A LinkedIn post from Lusha highlights growing concern over the quality of B2B data used to power AI-driven sales and marketing workflows. The post cites commentary from Dataconomy Media and suggests that as much as one-third of B2B data may be inaccurate, undermining automation efforts and decision-making.
Claim 30% Off TipRanks
- Unlock hedge fund-level data and powerful investing tools for smarter, sharper decisions
- Discover top-performing stock ideas and upgrade to a portfolio of market leaders with Smart Investor Picks
The post emphasizes that the core value in AI-led go-to-market systems may lie less in speed and more in the accuracy and timeliness of underlying contact and account data. For investors, this focus underscores a potential demand tailwind for data-enrichment and validation solutions that can improve lead targeting efficiency and increase conversion rates.

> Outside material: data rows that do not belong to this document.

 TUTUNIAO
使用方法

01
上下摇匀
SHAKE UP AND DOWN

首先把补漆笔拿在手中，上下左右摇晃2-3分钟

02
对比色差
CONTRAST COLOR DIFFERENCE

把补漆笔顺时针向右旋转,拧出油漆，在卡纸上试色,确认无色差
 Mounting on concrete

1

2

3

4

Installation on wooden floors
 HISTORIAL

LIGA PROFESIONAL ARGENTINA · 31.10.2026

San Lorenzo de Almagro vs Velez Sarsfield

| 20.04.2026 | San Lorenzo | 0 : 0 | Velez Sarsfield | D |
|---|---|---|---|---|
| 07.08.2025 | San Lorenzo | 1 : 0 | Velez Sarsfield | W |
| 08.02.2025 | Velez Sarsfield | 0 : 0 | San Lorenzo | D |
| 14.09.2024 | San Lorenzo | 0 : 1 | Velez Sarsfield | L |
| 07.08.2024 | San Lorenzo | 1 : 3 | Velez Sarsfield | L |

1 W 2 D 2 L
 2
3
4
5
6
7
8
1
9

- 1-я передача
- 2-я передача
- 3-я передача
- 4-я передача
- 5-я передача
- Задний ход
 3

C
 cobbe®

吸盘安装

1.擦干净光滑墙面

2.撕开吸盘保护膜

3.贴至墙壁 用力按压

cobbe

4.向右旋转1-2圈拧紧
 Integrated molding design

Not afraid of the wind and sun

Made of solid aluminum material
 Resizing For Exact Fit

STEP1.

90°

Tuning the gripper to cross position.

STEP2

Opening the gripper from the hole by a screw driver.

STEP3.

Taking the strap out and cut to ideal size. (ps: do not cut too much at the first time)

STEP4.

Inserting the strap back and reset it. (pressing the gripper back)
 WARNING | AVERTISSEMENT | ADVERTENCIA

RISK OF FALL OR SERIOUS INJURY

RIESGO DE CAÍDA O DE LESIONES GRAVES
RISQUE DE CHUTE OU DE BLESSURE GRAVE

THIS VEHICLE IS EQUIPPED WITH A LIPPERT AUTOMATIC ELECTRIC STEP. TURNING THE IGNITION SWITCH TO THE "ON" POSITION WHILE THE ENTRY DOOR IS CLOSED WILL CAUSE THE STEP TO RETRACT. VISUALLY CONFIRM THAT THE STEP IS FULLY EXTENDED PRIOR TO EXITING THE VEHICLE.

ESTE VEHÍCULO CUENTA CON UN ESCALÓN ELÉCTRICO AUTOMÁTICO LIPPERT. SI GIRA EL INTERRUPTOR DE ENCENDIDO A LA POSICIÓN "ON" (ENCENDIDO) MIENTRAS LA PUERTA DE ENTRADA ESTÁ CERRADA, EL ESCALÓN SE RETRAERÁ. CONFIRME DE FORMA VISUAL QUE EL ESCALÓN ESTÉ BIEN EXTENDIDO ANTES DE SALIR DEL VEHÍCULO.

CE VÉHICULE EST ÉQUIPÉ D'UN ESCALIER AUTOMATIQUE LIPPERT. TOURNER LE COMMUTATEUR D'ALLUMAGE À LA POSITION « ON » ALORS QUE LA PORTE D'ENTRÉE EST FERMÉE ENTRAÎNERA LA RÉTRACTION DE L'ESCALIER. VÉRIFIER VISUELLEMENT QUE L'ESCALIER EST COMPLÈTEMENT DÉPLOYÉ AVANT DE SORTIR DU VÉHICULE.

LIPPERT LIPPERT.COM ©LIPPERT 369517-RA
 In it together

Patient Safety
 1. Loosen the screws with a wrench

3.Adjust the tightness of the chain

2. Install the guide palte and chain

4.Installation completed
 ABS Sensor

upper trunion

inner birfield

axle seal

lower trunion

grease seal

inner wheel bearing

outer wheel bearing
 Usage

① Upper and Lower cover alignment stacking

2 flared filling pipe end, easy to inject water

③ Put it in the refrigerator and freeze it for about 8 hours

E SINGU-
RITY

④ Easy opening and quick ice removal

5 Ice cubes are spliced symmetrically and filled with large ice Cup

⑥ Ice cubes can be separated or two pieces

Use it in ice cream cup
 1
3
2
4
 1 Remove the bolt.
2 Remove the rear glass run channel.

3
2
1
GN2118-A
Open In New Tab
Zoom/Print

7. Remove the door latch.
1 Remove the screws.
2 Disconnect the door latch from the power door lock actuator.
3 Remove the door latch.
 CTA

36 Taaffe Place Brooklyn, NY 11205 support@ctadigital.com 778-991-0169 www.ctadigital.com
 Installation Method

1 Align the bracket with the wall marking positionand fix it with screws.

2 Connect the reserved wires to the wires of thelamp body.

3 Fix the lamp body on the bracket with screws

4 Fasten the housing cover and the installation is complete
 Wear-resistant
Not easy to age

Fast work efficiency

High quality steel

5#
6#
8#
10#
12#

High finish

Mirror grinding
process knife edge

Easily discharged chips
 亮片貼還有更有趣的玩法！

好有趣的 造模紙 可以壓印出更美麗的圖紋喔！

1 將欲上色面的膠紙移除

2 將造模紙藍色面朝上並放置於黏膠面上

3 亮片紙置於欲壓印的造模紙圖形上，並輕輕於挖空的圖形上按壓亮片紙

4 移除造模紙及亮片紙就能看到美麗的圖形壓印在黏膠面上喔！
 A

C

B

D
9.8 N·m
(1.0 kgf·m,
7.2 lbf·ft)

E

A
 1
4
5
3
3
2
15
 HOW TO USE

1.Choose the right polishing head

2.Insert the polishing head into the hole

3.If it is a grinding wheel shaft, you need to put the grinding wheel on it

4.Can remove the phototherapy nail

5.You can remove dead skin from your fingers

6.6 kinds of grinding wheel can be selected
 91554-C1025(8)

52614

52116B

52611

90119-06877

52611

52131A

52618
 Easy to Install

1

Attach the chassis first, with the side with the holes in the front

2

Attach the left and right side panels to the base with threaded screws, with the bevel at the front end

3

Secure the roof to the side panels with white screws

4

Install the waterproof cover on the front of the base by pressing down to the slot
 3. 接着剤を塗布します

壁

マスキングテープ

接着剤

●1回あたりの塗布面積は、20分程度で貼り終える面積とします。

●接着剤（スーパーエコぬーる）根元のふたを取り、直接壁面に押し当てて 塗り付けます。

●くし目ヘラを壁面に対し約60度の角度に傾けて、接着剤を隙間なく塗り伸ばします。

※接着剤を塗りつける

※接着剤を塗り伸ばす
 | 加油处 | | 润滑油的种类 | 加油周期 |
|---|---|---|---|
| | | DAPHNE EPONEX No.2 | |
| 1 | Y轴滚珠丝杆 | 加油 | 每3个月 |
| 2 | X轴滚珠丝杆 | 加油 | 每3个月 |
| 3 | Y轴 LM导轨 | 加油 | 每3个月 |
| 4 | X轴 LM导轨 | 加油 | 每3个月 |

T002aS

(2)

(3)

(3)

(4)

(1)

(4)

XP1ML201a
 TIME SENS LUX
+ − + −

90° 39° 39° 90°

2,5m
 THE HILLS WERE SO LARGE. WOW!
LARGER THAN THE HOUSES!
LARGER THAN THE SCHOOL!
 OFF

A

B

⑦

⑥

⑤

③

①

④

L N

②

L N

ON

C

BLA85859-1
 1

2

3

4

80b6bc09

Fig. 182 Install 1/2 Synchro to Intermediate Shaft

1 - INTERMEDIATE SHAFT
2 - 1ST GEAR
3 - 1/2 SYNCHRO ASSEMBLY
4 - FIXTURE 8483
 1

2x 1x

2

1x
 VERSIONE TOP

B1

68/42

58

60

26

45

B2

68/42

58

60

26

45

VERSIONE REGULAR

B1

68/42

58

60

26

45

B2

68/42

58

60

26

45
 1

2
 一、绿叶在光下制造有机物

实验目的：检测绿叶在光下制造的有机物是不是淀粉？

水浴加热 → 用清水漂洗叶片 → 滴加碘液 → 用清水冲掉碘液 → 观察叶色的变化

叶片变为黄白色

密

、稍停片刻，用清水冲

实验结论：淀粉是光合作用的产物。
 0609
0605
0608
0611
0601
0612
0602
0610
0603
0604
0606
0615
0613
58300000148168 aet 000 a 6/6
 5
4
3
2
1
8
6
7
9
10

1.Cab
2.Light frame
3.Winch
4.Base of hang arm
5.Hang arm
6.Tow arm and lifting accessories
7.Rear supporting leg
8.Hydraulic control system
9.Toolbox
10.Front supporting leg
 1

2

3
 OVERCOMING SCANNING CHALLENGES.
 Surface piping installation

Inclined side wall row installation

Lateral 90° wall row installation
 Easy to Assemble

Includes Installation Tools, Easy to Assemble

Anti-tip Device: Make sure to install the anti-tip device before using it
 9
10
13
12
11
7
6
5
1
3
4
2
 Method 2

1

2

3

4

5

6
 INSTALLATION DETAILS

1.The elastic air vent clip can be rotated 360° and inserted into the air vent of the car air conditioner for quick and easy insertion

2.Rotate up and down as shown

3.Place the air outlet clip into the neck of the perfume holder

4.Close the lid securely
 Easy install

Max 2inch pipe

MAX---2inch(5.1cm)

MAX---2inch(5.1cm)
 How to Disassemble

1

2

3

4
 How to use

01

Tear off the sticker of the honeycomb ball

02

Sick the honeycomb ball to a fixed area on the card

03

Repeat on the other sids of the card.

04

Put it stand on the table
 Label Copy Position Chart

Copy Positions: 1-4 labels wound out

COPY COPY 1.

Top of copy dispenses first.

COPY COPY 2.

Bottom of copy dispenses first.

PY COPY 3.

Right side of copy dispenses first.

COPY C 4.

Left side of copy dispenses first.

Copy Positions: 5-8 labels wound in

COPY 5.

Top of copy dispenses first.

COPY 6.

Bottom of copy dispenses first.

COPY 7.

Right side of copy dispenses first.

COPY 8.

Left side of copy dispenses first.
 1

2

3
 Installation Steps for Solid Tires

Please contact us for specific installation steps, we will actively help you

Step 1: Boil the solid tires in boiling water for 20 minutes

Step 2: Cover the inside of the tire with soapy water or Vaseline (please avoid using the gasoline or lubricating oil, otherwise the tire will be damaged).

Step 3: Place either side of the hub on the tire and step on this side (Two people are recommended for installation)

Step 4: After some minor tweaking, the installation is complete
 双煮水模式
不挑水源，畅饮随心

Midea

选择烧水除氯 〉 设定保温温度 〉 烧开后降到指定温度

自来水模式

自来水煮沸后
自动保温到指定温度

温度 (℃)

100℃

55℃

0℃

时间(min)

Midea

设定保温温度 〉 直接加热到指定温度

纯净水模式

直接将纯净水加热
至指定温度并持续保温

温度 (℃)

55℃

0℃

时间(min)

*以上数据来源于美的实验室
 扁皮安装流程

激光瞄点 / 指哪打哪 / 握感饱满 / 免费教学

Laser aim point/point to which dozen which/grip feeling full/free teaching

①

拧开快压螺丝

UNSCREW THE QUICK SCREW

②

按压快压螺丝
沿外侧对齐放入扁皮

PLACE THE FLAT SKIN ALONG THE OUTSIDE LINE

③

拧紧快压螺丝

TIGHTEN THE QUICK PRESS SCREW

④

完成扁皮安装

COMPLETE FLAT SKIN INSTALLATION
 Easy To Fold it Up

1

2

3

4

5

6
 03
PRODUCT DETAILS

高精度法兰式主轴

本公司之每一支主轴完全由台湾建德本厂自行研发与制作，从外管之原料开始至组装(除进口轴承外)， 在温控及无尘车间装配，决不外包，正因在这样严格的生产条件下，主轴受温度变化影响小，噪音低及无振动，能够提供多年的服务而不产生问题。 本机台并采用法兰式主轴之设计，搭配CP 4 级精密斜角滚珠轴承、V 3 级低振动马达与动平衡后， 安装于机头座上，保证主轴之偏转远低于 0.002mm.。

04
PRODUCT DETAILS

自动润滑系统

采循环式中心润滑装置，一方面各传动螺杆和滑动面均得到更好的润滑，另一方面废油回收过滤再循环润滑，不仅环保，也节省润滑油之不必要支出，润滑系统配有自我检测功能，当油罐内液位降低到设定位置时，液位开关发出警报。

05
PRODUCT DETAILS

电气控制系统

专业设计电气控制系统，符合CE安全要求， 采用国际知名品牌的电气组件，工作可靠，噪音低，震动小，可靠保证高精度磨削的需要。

By framing data accuracy as a strategic “steering wheel” for AI, the post suggests that customers may increasingly prioritize vendors that can deliver reliable, up-to-date B2B intelligence. If Lusha is positioned as a provider of such data, stronger adoption of AI tools across sales and marketing stacks could translate into higher usage, improved pricing power, and deeper integration into customers’ workflows.
The messaging also implies that organizations relying heavily on automation without upgrading data quality could face wasted spend and misaligned outreach. This dynamic may create an opportunity for data-focused platforms to pitch ROI improvements, potentially supporting customer retention and upsell potential for companies competing in the B2B data and sales intelligence market.